**Spatial question items:**

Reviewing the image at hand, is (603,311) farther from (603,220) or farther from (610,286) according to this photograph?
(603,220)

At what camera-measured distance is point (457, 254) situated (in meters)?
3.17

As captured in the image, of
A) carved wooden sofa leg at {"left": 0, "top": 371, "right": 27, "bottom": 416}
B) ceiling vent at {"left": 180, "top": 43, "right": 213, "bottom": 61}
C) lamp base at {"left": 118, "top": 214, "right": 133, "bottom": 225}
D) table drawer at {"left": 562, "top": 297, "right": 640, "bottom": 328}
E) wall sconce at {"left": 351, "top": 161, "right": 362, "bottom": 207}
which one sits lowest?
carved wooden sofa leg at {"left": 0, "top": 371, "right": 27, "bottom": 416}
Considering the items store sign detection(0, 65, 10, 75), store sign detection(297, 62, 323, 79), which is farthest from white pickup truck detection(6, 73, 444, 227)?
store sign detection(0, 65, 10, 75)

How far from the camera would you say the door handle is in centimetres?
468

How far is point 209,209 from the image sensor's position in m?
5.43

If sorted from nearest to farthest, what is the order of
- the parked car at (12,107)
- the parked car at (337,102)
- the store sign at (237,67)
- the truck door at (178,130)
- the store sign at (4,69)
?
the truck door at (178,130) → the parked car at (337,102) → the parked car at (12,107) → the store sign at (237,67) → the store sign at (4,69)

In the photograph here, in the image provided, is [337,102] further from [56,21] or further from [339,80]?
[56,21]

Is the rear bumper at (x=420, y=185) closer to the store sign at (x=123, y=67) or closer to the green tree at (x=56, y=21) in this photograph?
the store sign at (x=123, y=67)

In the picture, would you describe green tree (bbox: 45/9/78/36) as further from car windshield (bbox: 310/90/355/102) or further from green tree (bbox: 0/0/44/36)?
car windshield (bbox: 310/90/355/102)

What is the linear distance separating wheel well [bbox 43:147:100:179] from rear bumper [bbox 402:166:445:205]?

**REQUIREMENT:** Reproduce the lines without any changes, beginning at the line that contains "In the picture, would" and continuing through the end of the items.

**EXERCISE RESPONSE:**
In the picture, would you describe green tree (bbox: 45/9/78/36) as further from car windshield (bbox: 310/90/355/102) or further from green tree (bbox: 0/0/44/36)?
car windshield (bbox: 310/90/355/102)

What is the linear distance separating wheel well [bbox 43:147:100:179] from rear bumper [bbox 402:166:445:205]?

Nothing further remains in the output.